Pulmonary arterial hypertension patients tend to get their diagnoses in their 30s or 40s. Five years from diagnosis, 43% of them will be dead, Merck's Barr said.

"It's a smaller group of patients," than other diseases, he said. "But it's a group of patients facing really severe consequences."

Merck is also testing Winrevair in patients with pulmonary arterial hypertension due to left heart disease. This is a common complication of left heart disease, which occurs when the left ventricle of the heart gradually weakens.
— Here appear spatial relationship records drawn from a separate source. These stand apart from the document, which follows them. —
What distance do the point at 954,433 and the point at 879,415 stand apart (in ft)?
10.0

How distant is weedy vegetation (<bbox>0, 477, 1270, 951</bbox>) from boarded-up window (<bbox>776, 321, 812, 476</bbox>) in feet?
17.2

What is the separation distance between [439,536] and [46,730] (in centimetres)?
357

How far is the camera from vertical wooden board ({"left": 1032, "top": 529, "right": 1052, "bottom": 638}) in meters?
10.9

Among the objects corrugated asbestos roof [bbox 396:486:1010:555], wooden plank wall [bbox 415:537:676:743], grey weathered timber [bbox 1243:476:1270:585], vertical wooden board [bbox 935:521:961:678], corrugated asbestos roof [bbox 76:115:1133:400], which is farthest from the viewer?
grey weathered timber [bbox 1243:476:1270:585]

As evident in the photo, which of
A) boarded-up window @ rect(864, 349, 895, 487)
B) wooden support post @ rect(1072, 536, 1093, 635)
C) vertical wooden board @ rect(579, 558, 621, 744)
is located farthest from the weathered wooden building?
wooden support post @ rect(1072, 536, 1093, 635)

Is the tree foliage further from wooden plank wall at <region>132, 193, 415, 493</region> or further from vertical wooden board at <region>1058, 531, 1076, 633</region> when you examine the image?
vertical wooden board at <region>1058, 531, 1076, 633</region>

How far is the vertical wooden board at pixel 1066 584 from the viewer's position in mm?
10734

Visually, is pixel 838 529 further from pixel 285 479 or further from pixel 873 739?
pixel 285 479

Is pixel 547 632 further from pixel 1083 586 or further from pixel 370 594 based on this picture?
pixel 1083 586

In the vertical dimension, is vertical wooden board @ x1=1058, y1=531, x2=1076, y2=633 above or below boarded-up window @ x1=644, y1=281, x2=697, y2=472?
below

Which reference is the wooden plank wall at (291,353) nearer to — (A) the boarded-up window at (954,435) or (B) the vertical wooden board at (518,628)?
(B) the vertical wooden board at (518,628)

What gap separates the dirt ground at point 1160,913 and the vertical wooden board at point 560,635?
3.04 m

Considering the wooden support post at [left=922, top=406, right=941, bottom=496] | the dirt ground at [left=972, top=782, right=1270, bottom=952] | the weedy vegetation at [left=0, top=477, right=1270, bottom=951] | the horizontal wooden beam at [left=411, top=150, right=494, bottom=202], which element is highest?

Over time, the heart has to work much harder to pump blood.

Importantly, Winrevair is an injectable drug, so patients can receive it at home.

Merck stock has a middling IBD Digital Relative Strength Rating of 75 out of a best-possible 99. This means shares rank in the top one-quarter of all stocks when it comes to 12-month performance.

Shares ended Tuesday at the top of a buy zone after a back-and-forth breakout above a 119.65 buy point in a cup base, MarketSurge.com charts show. Wednesday's early move sent shares flying above the 5% chase zone.